US 12,363,175 B2
Advertising BGP destination secure path requirement in global internet
Swadesh Agrawal, Fremont, CA (US); Dhananjaya Kasargod Rao, Sunnyvale, CA (US); Jakob Heitz, Santa Clara, CA (US); and Eric Voit, Bethesda, MD (US)
Assigned to Cisco Technology, Inc., San Jose, CA (US)
Filed by Cisco Technology, Inc., San Jose, CA (US)
Filed on Aug. 19, 2021, as Appl. No. 17/406,321.
Prior Publication US 2023/0054738 A1, Feb. 23, 2023
Int. Cl.

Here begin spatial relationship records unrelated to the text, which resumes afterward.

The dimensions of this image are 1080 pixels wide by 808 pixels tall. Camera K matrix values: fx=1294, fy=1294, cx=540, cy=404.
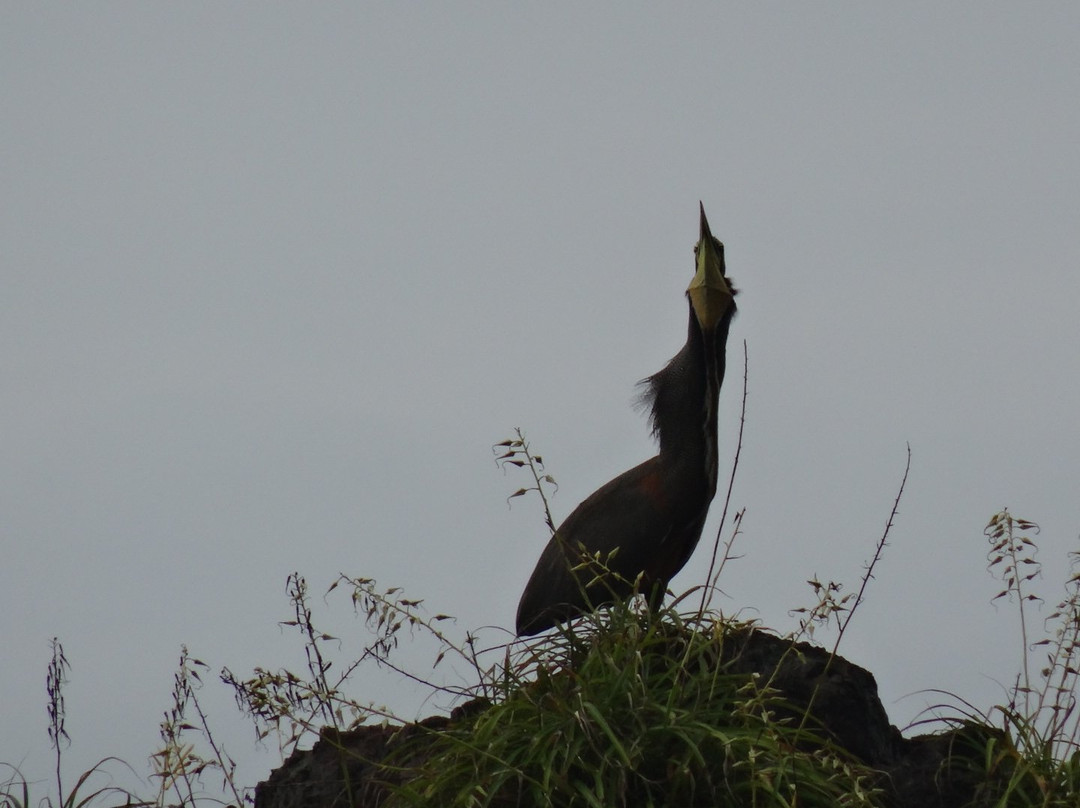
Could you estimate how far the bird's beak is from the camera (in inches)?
278

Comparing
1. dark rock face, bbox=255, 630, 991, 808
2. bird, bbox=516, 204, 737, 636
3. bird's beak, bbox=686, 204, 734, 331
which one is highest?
bird's beak, bbox=686, 204, 734, 331

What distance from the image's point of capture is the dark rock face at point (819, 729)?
205 inches

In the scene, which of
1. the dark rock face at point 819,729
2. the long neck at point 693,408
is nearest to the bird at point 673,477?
the long neck at point 693,408

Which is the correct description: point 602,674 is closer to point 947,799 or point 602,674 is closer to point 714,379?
point 947,799

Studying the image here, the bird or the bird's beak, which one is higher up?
the bird's beak

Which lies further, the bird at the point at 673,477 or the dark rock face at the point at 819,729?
the bird at the point at 673,477

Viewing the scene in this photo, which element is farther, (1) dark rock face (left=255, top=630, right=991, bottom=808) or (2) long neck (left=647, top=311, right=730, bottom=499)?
(2) long neck (left=647, top=311, right=730, bottom=499)

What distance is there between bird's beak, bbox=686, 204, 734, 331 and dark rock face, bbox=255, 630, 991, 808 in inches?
89.1

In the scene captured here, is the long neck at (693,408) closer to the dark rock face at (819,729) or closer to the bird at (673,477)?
the bird at (673,477)

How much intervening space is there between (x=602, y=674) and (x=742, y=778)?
2.06 ft

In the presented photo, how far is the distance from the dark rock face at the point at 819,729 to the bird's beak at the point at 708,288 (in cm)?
226

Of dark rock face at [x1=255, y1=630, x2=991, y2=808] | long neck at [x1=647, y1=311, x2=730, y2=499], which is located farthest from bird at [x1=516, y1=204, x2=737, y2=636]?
dark rock face at [x1=255, y1=630, x2=991, y2=808]

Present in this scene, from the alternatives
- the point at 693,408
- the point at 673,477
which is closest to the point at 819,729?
the point at 673,477

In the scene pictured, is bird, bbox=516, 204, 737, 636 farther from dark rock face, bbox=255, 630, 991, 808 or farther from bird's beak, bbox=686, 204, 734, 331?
dark rock face, bbox=255, 630, 991, 808
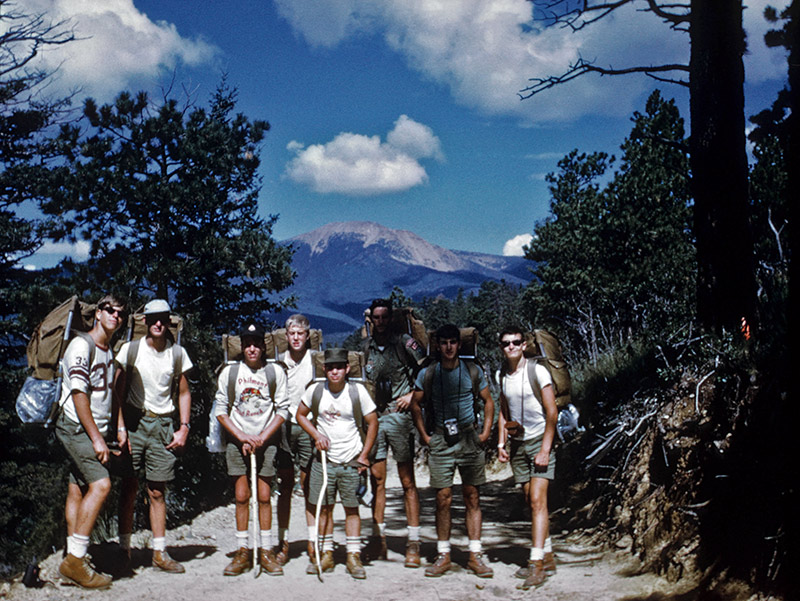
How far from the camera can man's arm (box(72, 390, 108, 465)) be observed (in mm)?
4746

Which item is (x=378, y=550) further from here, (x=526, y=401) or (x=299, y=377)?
(x=526, y=401)

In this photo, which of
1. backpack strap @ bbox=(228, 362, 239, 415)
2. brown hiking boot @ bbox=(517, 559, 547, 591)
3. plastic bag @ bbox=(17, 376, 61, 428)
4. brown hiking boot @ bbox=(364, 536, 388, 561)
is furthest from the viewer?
brown hiking boot @ bbox=(364, 536, 388, 561)

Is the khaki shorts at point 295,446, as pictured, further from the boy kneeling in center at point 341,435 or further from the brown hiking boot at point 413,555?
Answer: the brown hiking boot at point 413,555

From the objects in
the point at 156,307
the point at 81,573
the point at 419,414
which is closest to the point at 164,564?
the point at 81,573

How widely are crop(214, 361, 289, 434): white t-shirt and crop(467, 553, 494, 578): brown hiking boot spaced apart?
6.11ft

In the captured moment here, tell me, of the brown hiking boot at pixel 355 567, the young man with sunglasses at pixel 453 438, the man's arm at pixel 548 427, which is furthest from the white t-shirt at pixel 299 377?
the man's arm at pixel 548 427

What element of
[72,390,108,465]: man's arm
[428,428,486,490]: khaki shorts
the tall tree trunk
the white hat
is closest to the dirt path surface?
[428,428,486,490]: khaki shorts

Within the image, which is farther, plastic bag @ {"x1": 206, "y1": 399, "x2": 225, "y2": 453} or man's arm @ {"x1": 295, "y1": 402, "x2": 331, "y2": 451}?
plastic bag @ {"x1": 206, "y1": 399, "x2": 225, "y2": 453}

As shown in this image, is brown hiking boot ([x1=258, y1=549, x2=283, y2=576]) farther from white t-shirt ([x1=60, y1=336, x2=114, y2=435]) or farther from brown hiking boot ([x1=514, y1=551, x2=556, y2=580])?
brown hiking boot ([x1=514, y1=551, x2=556, y2=580])

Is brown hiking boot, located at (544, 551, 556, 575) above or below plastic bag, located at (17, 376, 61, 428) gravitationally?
below

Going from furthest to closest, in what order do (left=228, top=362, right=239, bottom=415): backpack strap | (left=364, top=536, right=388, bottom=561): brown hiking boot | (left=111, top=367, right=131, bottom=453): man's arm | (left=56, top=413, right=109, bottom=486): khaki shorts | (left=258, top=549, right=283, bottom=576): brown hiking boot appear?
(left=364, top=536, right=388, bottom=561): brown hiking boot < (left=228, top=362, right=239, bottom=415): backpack strap < (left=258, top=549, right=283, bottom=576): brown hiking boot < (left=111, top=367, right=131, bottom=453): man's arm < (left=56, top=413, right=109, bottom=486): khaki shorts

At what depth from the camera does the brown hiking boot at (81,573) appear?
477 cm

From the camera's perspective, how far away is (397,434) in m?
5.71

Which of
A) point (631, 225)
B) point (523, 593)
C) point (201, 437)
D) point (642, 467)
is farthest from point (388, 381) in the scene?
point (631, 225)
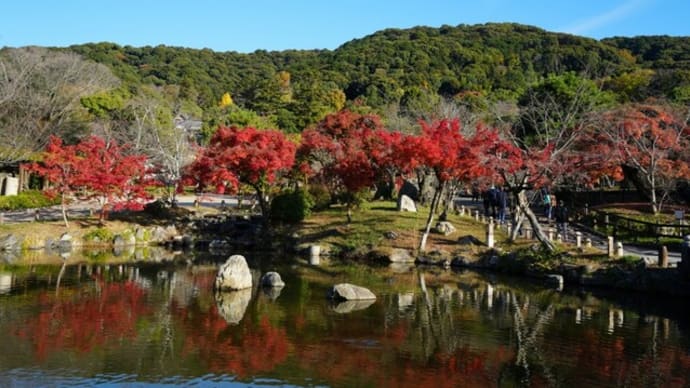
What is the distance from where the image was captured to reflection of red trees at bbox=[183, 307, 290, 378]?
34.4 ft

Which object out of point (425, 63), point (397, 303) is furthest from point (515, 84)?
point (397, 303)

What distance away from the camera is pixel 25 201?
34.1 metres

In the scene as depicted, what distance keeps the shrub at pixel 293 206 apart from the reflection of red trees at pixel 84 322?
12.6m

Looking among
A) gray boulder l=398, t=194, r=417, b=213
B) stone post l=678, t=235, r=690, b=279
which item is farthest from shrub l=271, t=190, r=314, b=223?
stone post l=678, t=235, r=690, b=279

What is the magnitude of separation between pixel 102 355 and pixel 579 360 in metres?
8.57

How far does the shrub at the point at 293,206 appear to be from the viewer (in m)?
29.1

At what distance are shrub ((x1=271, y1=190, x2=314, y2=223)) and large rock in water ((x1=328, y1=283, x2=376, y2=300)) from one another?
12.6 meters

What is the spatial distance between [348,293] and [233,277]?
3.36 meters

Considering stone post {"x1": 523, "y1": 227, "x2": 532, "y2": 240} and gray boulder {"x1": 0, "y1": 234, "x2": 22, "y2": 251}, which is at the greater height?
stone post {"x1": 523, "y1": 227, "x2": 532, "y2": 240}

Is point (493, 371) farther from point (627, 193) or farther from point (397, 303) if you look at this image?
point (627, 193)

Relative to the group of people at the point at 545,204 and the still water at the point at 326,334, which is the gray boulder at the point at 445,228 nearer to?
the group of people at the point at 545,204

H04L 29/06 (2006.01); H04L 9/32 (2006.01); H04L 9/40 (2022.01); H04L 45/00 (2022.01); H04L 45/02 (2022.01); H04L 45/74 (2022.01)
CPC H04L 63/205 (2013.01) [H04L 9/3247 (2013.01); H04L 9/3268 (2013.01); H04L 45/02 (2013.01); H04L 45/54 (2013.01); H04L 45/74 (2013.01); H04L 63/10 (2013.01)] 17 Claims
OG exemplary drawing
 
1. A method comprising:
receiving, at a network node, an advertisement message for a network route including an IP address prefix;
receiving, at the network node, a route origin authorization associated with the IP address prefix, the route origin authorization including a digital signature and a security requirement of a route to a destination that corresponds to the IP address prefix, wherein the security requirement is a score that dictates determination of the route based on factors including one or more of geographical regions, hardware features, and software features network nodes present in the route;
utilizing, by the network node, the security requirement to determine the route by determining one or more additional network nodes that satisfy the security requirement to yield a determination, wherein the determination is made by analyzing a Trusted Platform Module (TPM) of each of the one or more additional network nodes; and
routing, by the network node, the network traffic to the IP address prefix using the route.